[Stored items from a collection]
%%

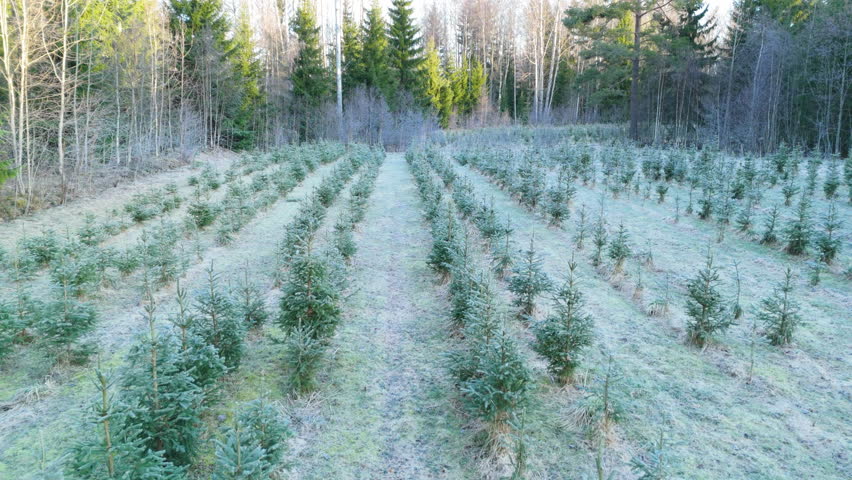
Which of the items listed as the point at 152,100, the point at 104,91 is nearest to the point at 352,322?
the point at 104,91

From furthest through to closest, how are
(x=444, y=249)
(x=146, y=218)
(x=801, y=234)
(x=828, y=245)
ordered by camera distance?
1. (x=146, y=218)
2. (x=801, y=234)
3. (x=444, y=249)
4. (x=828, y=245)

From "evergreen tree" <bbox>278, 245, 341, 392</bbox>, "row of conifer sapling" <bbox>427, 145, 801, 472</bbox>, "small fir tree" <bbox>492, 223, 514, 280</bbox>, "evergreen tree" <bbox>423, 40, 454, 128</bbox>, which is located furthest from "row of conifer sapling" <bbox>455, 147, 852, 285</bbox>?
"evergreen tree" <bbox>423, 40, 454, 128</bbox>

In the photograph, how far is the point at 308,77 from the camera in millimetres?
37562

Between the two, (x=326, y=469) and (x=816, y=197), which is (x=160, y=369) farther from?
(x=816, y=197)

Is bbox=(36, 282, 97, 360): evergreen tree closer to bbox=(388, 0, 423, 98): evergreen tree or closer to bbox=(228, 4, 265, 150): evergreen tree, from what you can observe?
bbox=(228, 4, 265, 150): evergreen tree

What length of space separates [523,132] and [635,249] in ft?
83.2

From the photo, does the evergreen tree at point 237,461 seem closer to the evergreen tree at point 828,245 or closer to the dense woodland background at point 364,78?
the evergreen tree at point 828,245

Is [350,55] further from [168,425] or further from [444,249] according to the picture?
[168,425]

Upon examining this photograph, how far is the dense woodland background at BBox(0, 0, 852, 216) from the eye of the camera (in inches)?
547

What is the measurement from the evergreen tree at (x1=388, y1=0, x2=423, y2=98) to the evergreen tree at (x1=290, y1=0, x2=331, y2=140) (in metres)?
7.21

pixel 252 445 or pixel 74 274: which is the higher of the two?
pixel 74 274

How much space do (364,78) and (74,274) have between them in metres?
37.2

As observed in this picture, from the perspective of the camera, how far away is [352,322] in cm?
617

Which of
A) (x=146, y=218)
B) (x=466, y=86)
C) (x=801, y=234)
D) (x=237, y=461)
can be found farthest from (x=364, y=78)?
(x=237, y=461)
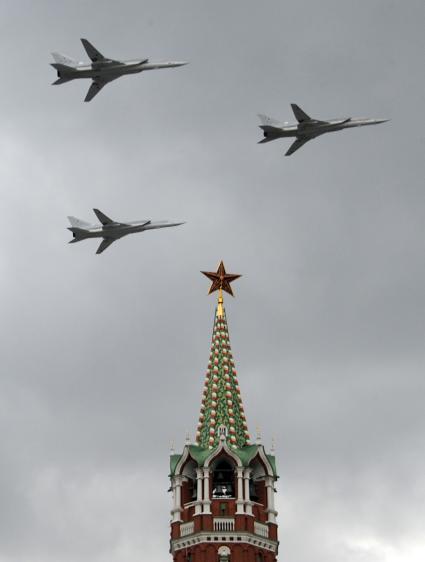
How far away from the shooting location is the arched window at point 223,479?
7362 inches

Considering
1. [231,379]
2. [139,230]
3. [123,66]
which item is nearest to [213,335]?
[231,379]

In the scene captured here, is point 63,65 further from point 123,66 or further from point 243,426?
point 243,426

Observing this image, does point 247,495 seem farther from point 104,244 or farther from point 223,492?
point 104,244

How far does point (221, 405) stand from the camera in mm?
191625

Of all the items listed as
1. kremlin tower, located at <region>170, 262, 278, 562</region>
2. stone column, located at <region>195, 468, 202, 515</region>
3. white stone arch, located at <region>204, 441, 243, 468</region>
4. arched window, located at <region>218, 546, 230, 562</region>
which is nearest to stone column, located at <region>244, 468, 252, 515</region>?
kremlin tower, located at <region>170, 262, 278, 562</region>

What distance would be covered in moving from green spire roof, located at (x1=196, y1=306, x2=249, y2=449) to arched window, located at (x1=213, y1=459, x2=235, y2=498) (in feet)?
5.69

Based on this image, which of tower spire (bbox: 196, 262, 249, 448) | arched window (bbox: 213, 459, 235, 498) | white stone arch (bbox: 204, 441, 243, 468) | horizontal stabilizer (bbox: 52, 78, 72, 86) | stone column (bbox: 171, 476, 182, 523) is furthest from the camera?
tower spire (bbox: 196, 262, 249, 448)

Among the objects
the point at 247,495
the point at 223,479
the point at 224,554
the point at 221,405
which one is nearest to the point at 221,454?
the point at 223,479

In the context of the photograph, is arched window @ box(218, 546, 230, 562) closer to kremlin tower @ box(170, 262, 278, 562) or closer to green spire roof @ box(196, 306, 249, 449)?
kremlin tower @ box(170, 262, 278, 562)

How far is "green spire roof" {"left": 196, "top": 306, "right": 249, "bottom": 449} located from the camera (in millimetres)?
189375

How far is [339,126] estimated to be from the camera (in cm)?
16550

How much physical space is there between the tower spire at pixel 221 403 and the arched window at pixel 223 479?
71.4 inches

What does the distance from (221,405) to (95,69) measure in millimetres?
40809

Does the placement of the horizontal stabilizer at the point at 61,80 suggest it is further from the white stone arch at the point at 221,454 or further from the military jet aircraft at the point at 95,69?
the white stone arch at the point at 221,454
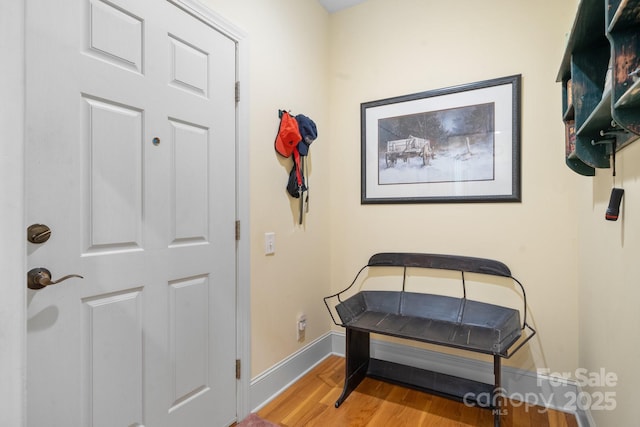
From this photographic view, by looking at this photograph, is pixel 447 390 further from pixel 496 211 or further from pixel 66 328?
pixel 66 328

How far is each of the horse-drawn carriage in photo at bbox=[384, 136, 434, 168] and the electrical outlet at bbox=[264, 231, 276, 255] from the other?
3.52ft

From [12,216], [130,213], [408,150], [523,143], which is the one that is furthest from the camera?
[408,150]

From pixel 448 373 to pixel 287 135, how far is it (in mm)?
1980

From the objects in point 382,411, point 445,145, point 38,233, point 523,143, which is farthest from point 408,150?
point 38,233

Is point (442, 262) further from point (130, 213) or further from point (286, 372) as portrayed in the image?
point (130, 213)

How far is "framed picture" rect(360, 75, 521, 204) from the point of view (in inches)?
83.3

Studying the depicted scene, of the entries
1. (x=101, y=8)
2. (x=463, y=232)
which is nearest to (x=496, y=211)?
(x=463, y=232)

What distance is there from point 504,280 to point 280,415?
1.64 meters

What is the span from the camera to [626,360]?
1087 millimetres

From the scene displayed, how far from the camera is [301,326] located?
2379 mm

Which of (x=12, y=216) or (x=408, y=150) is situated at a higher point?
(x=408, y=150)

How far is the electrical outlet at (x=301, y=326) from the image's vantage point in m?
2.36

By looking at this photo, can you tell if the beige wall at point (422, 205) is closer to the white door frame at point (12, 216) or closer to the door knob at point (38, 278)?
the door knob at point (38, 278)

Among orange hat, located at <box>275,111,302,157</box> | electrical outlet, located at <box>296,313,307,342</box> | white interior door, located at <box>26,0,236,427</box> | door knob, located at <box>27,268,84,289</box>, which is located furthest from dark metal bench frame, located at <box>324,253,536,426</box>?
door knob, located at <box>27,268,84,289</box>
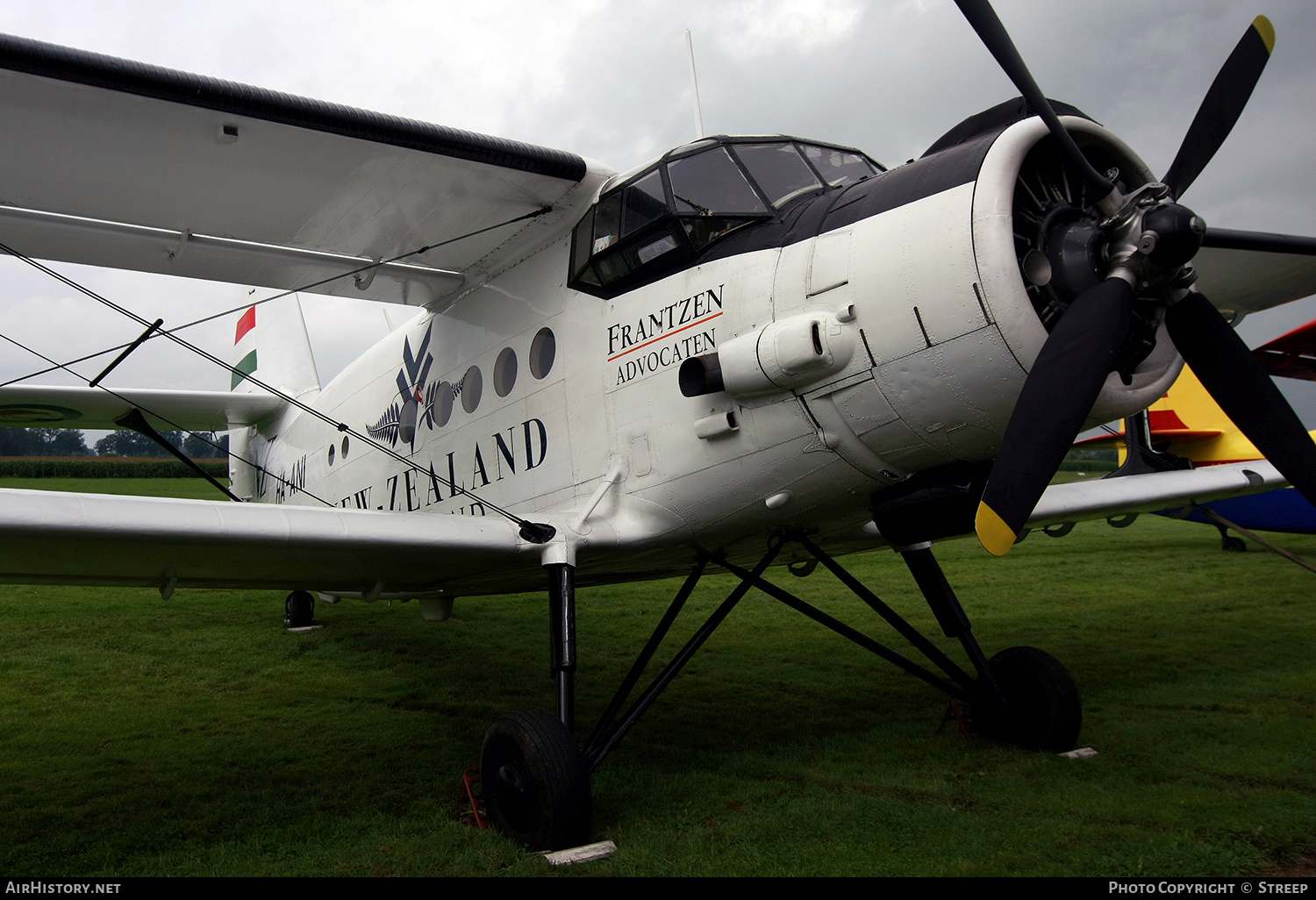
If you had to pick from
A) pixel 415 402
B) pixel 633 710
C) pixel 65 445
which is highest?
pixel 65 445

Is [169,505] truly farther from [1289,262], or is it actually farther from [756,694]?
[1289,262]

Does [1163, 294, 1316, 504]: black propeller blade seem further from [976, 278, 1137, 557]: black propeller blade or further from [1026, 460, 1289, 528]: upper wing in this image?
[1026, 460, 1289, 528]: upper wing

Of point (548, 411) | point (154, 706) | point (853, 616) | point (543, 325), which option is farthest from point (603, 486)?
point (853, 616)

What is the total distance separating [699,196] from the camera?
4664mm

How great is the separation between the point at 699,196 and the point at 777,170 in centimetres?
49

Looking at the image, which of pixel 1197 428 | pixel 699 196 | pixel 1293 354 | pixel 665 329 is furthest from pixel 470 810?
pixel 1197 428

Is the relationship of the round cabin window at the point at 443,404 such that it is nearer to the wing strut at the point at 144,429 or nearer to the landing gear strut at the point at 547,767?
the wing strut at the point at 144,429

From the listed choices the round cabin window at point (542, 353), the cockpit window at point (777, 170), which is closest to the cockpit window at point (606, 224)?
the round cabin window at point (542, 353)

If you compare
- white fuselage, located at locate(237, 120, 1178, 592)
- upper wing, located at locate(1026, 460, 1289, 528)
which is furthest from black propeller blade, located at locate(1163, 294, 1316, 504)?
upper wing, located at locate(1026, 460, 1289, 528)

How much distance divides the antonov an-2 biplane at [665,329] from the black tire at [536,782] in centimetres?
2

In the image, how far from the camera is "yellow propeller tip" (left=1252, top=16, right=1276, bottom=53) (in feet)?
14.6

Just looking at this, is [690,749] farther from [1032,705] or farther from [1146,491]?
[1146,491]

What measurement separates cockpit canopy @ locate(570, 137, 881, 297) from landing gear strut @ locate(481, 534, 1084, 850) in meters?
1.83

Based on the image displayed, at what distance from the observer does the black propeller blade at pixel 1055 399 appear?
133 inches
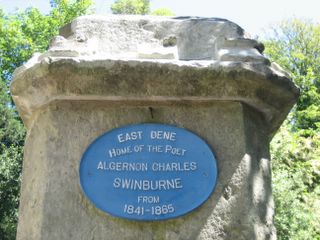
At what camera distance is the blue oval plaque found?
8.21ft

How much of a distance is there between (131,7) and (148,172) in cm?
2028

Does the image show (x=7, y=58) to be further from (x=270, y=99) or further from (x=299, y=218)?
(x=270, y=99)

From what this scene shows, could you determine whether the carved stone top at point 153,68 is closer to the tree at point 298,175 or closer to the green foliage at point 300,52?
the tree at point 298,175

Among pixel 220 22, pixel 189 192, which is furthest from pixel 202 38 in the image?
pixel 189 192

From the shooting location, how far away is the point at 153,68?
2.66m

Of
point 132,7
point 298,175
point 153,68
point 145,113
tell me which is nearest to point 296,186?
point 298,175

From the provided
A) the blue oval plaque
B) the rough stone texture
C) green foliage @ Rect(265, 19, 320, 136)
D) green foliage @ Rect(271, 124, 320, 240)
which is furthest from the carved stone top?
green foliage @ Rect(265, 19, 320, 136)

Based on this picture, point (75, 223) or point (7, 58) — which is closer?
point (75, 223)

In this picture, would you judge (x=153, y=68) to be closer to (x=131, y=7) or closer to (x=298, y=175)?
(x=298, y=175)

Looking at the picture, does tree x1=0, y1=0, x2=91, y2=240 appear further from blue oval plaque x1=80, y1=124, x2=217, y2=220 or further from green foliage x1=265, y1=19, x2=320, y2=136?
blue oval plaque x1=80, y1=124, x2=217, y2=220

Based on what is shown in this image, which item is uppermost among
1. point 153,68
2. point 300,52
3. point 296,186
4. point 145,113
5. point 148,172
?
point 153,68

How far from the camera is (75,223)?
246cm

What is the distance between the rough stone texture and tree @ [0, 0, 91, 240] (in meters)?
9.75

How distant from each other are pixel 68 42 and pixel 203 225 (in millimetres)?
1311
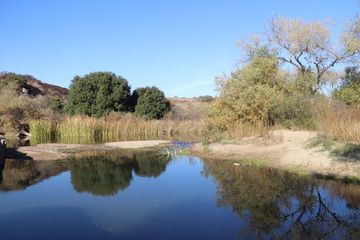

%%

__What the exercise asks__
Report how many lines of the material contain the string "wing", treating uppercase and lowercase as different. Give only the number.

__Task output__
6